Extracted data entries:
Begin

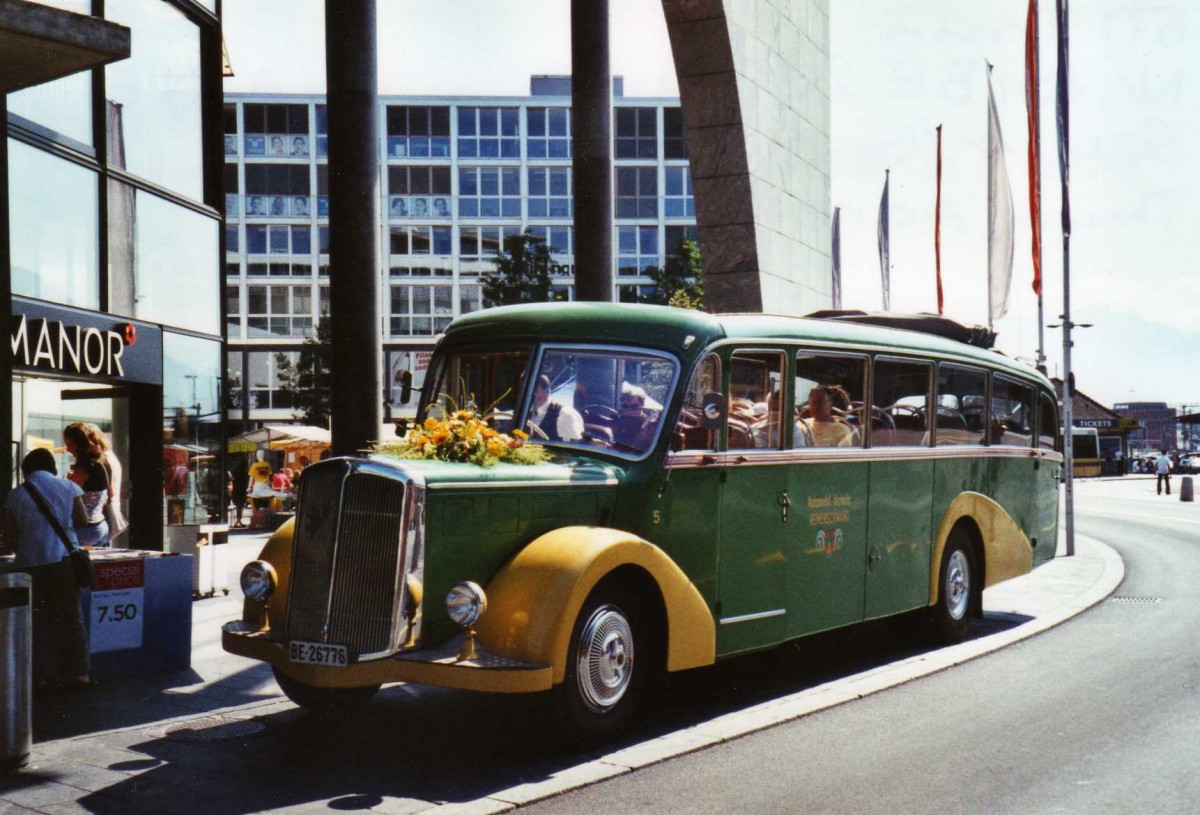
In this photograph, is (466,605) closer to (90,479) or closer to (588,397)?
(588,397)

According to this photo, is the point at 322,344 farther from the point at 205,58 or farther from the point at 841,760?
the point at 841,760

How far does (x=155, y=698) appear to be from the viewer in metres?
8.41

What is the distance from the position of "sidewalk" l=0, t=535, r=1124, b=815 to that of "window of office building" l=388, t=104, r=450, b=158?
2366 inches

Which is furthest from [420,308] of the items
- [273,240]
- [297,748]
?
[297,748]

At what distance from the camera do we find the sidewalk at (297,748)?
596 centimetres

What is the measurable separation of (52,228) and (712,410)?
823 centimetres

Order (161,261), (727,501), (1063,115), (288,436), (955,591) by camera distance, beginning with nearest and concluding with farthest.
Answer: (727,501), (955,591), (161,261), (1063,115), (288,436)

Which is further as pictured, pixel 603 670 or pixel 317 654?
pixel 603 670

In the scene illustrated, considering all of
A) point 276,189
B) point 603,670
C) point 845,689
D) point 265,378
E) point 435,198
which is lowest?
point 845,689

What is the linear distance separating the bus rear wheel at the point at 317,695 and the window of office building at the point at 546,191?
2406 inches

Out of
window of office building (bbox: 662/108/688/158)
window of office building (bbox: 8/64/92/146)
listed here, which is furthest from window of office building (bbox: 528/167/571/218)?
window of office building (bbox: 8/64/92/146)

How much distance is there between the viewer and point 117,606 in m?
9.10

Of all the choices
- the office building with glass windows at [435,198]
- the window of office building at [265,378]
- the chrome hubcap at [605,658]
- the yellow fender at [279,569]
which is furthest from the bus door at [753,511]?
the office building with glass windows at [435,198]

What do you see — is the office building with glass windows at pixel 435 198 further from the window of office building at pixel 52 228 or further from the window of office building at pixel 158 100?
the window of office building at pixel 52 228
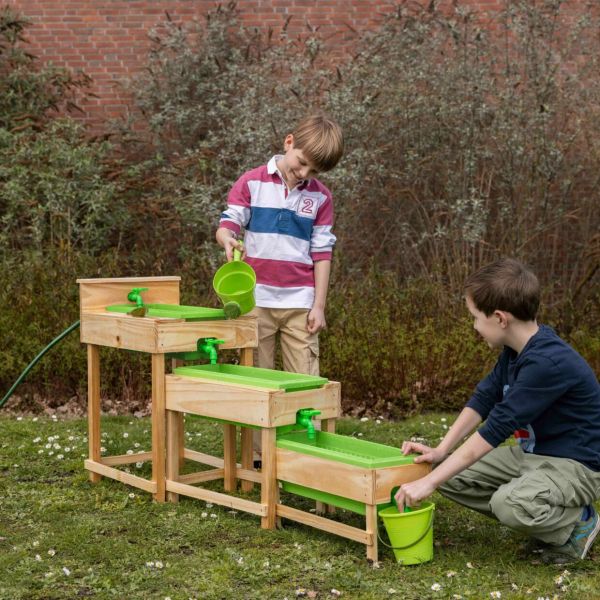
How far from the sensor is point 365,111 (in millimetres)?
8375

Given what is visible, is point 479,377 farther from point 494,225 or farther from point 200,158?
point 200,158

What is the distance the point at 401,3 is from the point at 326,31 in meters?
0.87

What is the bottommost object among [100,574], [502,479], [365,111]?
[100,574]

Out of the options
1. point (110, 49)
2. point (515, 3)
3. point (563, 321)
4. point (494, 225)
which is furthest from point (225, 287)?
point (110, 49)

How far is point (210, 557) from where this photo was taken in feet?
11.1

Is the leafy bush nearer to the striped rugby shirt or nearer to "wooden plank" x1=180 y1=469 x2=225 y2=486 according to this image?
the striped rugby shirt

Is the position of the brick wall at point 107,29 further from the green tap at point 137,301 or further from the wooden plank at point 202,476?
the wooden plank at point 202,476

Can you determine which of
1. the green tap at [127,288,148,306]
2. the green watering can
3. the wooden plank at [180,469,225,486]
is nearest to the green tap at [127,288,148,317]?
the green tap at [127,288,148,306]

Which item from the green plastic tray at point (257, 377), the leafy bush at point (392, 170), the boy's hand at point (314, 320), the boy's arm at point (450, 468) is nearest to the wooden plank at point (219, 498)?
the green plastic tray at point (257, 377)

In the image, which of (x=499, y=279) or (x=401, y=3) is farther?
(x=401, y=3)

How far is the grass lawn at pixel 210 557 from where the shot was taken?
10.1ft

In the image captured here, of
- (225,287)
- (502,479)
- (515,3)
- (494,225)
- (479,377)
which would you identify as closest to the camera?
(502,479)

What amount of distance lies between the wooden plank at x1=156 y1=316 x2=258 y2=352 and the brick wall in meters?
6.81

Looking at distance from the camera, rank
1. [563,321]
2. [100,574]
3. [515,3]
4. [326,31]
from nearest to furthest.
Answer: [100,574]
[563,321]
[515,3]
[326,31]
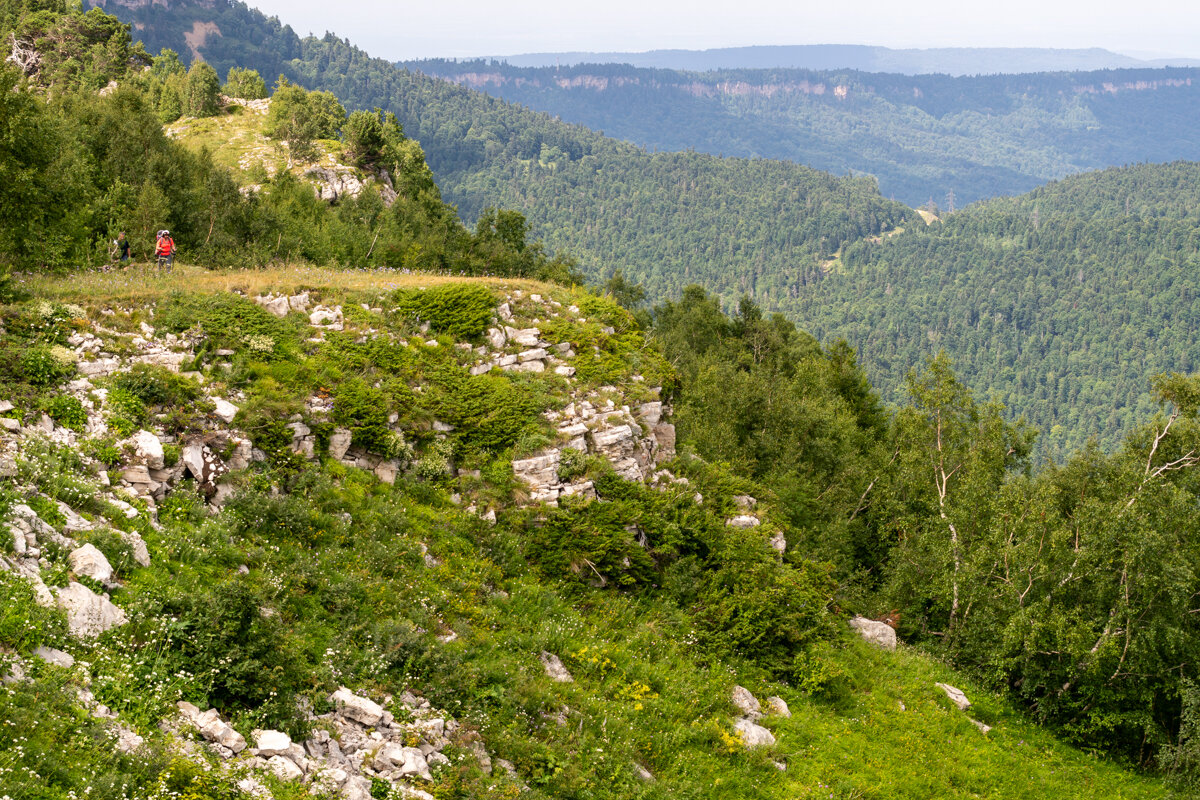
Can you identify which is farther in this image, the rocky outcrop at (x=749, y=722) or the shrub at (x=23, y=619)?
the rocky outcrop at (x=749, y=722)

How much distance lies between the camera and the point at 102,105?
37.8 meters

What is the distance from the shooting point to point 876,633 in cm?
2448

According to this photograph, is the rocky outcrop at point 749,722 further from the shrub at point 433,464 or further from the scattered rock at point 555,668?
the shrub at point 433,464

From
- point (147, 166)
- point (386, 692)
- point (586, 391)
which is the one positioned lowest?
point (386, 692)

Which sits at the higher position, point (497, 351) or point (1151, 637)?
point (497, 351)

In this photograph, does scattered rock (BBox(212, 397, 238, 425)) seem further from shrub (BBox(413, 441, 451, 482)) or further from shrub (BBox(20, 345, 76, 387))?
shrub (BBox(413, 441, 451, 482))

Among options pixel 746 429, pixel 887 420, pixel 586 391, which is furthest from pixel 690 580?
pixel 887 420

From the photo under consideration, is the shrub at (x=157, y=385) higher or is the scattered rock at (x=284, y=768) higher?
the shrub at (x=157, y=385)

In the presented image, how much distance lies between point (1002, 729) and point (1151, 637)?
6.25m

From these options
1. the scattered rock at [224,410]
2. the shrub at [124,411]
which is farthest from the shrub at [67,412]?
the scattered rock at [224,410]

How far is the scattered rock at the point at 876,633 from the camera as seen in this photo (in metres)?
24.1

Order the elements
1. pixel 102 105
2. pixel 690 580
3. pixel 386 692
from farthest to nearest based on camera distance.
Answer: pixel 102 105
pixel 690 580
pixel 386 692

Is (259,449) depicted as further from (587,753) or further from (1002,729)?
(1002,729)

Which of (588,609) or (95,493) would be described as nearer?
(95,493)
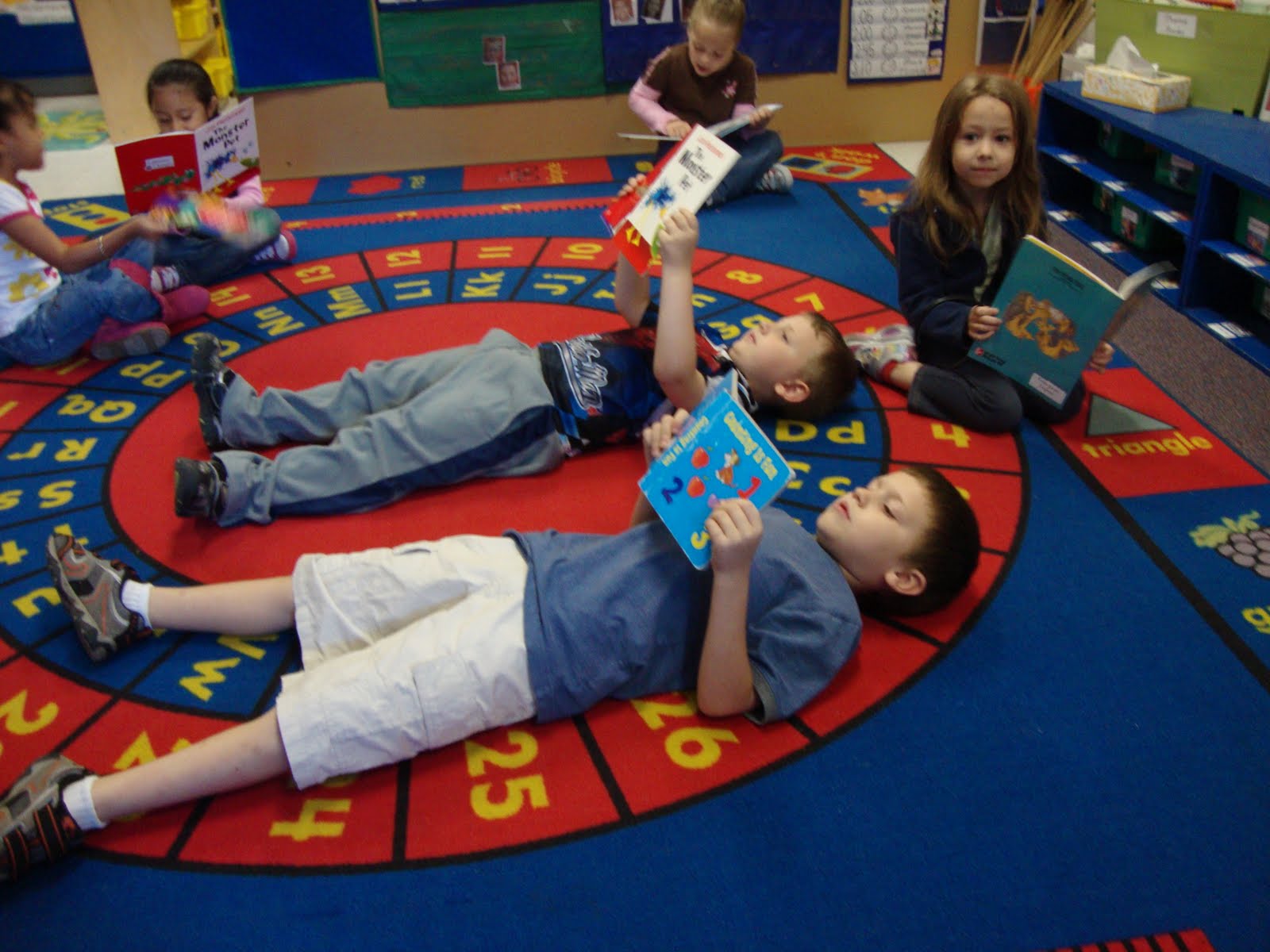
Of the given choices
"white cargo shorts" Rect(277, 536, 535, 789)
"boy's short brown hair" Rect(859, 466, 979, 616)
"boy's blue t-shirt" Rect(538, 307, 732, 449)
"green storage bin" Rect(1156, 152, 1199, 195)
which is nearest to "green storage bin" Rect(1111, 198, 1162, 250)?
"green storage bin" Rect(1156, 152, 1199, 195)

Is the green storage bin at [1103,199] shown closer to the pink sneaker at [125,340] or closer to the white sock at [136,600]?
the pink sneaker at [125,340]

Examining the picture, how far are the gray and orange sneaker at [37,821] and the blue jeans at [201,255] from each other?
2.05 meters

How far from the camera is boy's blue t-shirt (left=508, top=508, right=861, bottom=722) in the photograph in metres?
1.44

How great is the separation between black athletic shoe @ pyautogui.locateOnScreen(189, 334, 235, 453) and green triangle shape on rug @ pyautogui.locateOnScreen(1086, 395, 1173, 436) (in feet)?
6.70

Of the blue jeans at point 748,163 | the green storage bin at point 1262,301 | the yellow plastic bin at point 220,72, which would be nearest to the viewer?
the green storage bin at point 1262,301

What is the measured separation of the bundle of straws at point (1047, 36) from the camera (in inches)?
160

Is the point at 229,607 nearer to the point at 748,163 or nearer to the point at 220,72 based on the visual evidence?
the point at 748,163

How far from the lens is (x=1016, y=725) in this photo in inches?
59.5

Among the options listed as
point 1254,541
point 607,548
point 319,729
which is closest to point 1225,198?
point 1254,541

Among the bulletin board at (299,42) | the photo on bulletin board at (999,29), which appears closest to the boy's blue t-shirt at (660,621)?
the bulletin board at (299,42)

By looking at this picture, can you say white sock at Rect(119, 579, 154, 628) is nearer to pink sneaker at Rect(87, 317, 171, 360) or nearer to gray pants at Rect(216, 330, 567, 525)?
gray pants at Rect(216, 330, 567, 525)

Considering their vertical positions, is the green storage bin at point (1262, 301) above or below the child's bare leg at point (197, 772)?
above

End

§ **What the exercise asks**: Each line in the records above should be reproduced exactly; images are not copied.

§ **Task answer**:
In this photograph, is (466,605) closer to (90,479) or closer to (588,397)?
(588,397)

According to this photo, is the point at 322,344 farther from the point at 205,58 or farther from the point at 841,760?
the point at 841,760

How far does (x=155, y=698) appear to be from the viewer in metres?
8.41

What is the distance from the position of "sidewalk" l=0, t=535, r=1124, b=815 to that of "window of office building" l=388, t=104, r=450, b=158?
2366 inches

Which is furthest from [420,308] of the items
- [273,240]
- [297,748]
?
[297,748]

At what distance from the camera do we find the sidewalk at (297,748)?
596 centimetres

What is the measurable separation of (52,228) and (712,410)?
823 centimetres

Order (161,261), (727,501), (1063,115), (288,436), (955,591) by camera distance, beginning with nearest and concluding with farthest.
Answer: (727,501), (955,591), (161,261), (1063,115), (288,436)

Which is further as pictured, pixel 603 670 or pixel 317 654?
pixel 603 670

In the scene illustrated, considering all of
A) point 276,189
B) point 603,670
C) point 845,689
D) point 265,378
E) point 435,198
which is lowest?
point 845,689

What is the linear distance separating the bus rear wheel at the point at 317,695 and the window of office building at the point at 546,191?
2406 inches

Out of
window of office building (bbox: 662/108/688/158)
window of office building (bbox: 8/64/92/146)
listed here, which is furthest from window of office building (bbox: 528/167/571/218)?
window of office building (bbox: 8/64/92/146)

How much distance is there between the viewer and point 117,606 in m?
9.10

Of all the choices
- the office building with glass windows at [435,198]
- the window of office building at [265,378]
- the chrome hubcap at [605,658]
- the yellow fender at [279,569]
which is furthest from the bus door at [753,511]?
the office building with glass windows at [435,198]

What do you see — is the office building with glass windows at pixel 435 198 further from the window of office building at pixel 52 228 or further from the window of office building at pixel 158 100?
the window of office building at pixel 52 228
How far from the sensor is point 365,111 (in millimetres)?
8375

Given what is visible, is point 479,377 farther from point 494,225 or farther from point 200,158?
point 200,158

What is the distance the point at 401,3 is from the point at 326,31 in meters?
0.87

What is the bottommost object among [100,574], [502,479], [365,111]?
[100,574]

Out of the options
1. point (110, 49)
2. point (515, 3)
3. point (563, 321)
4. point (494, 225)
which is furthest from point (225, 287)?
point (110, 49)

How far is point (210, 557) from where this photo was taken in feet?
11.1

Is the leafy bush nearer to the striped rugby shirt or nearer to "wooden plank" x1=180 y1=469 x2=225 y2=486 according to this image?
the striped rugby shirt

Is the position of the brick wall at point 107,29 further from the green tap at point 137,301 or further from the wooden plank at point 202,476?
the wooden plank at point 202,476

Can you determine which of
1. the green tap at [127,288,148,306]
2. the green watering can
3. the wooden plank at [180,469,225,486]
is nearest to the green tap at [127,288,148,317]?
the green tap at [127,288,148,306]

Which item from the green plastic tray at point (257, 377), the leafy bush at point (392, 170), the boy's hand at point (314, 320), the boy's arm at point (450, 468) is nearest to the wooden plank at point (219, 498)?
the green plastic tray at point (257, 377)

In the image, which of (x=499, y=279) or (x=401, y=3) is farther?
(x=401, y=3)

How far is the grass lawn at pixel 210 557 from where the shot was taken?
10.1ft

In the image captured here, of
- (225,287)
- (502,479)
- (515,3)
- (494,225)
- (479,377)
which would you identify as closest to the camera?
(502,479)

What amount of distance lies between the wooden plank at x1=156 y1=316 x2=258 y2=352 and the brick wall in meters?
6.81

Looking at distance from the camera, rank
1. [563,321]
2. [100,574]
3. [515,3]
4. [326,31]
from nearest to furthest.
Answer: [100,574]
[563,321]
[515,3]
[326,31]
Can you identify which is farther in this image, the rocky outcrop at (x=749, y=722) or the shrub at (x=23, y=619)?
the rocky outcrop at (x=749, y=722)

How much distance lies between the camera and the point at 102,105?
37.8 meters

What is the distance from the shooting point to point 876,633 in cm?
2448

According to this photograph, is the rocky outcrop at point 749,722 further from the shrub at point 433,464 or further from the scattered rock at point 555,668?
the shrub at point 433,464

From
- point (147, 166)
- point (386, 692)
- point (586, 391)
which is the one positioned lowest?
point (386, 692)

Which sits at the higher position, point (497, 351) or point (1151, 637)?
point (497, 351)

In this photograph, does scattered rock (BBox(212, 397, 238, 425)) seem further from shrub (BBox(413, 441, 451, 482)) or further from shrub (BBox(20, 345, 76, 387))?
shrub (BBox(413, 441, 451, 482))

Among options pixel 746 429, pixel 887 420, pixel 586 391, which is furthest from pixel 690 580?
pixel 887 420

From the photo under consideration, is the shrub at (x=157, y=385) higher or is the scattered rock at (x=284, y=768) higher?
the shrub at (x=157, y=385)

In the presented image, how much distance lies between point (1002, 729) and point (1151, 637)?
6.25m

From these options
1. the scattered rock at [224,410]
2. the shrub at [124,411]
which is farthest from the shrub at [67,412]?
the scattered rock at [224,410]

How far is the scattered rock at the point at 876,633 from the camera as seen in this photo (in metres)?
24.1

Order the elements
1. pixel 102 105
2. pixel 690 580
3. pixel 386 692
from farthest to nearest based on camera distance.
Answer: pixel 102 105
pixel 690 580
pixel 386 692

Is (259,449) depicted as further from (587,753) or further from (1002,729)?
(1002,729)

Which of (588,609) or (95,493) would be described as nearer?
(95,493)
Of the given choices
"white cargo shorts" Rect(277, 536, 535, 789)
"boy's short brown hair" Rect(859, 466, 979, 616)
"boy's blue t-shirt" Rect(538, 307, 732, 449)
"green storage bin" Rect(1156, 152, 1199, 195)
which is nearest to "green storage bin" Rect(1111, 198, 1162, 250)?
"green storage bin" Rect(1156, 152, 1199, 195)

Is the green storage bin at [1103,199] shown closer to the pink sneaker at [125,340] or closer to the white sock at [136,600]?
the pink sneaker at [125,340]

Examining the picture, how far are the gray and orange sneaker at [37,821] and the blue jeans at [201,255] from each other?
2.05 meters

How far from the camera is boy's blue t-shirt (left=508, top=508, right=861, bottom=722) in the photograph in metres?
1.44

How great is the separation between black athletic shoe @ pyautogui.locateOnScreen(189, 334, 235, 453) and green triangle shape on rug @ pyautogui.locateOnScreen(1086, 395, 1173, 436) (in feet)?
6.70

Of the blue jeans at point 748,163 | the green storage bin at point 1262,301 | the yellow plastic bin at point 220,72, which would be nearest to the viewer?
the green storage bin at point 1262,301

What is the measured separation of the bundle of straws at point (1047, 36) from the camera (in inches)?
160

Is the point at 229,607 nearer to the point at 748,163 or nearer to the point at 220,72 based on the visual evidence?
the point at 748,163

How far from the lens is (x=1016, y=725) in this photo in inches?
59.5

Among the options listed as
point 1254,541
point 607,548
point 319,729
which is closest to point 1225,198?
point 1254,541

Among the bulletin board at (299,42) | the photo on bulletin board at (999,29), which appears closest to the boy's blue t-shirt at (660,621)?
the bulletin board at (299,42)

By looking at this picture, can you say white sock at Rect(119, 579, 154, 628) is nearer to pink sneaker at Rect(87, 317, 171, 360) or nearer to gray pants at Rect(216, 330, 567, 525)?
gray pants at Rect(216, 330, 567, 525)

Considering their vertical positions, is the green storage bin at point (1262, 301) above or below the child's bare leg at point (197, 772)?
above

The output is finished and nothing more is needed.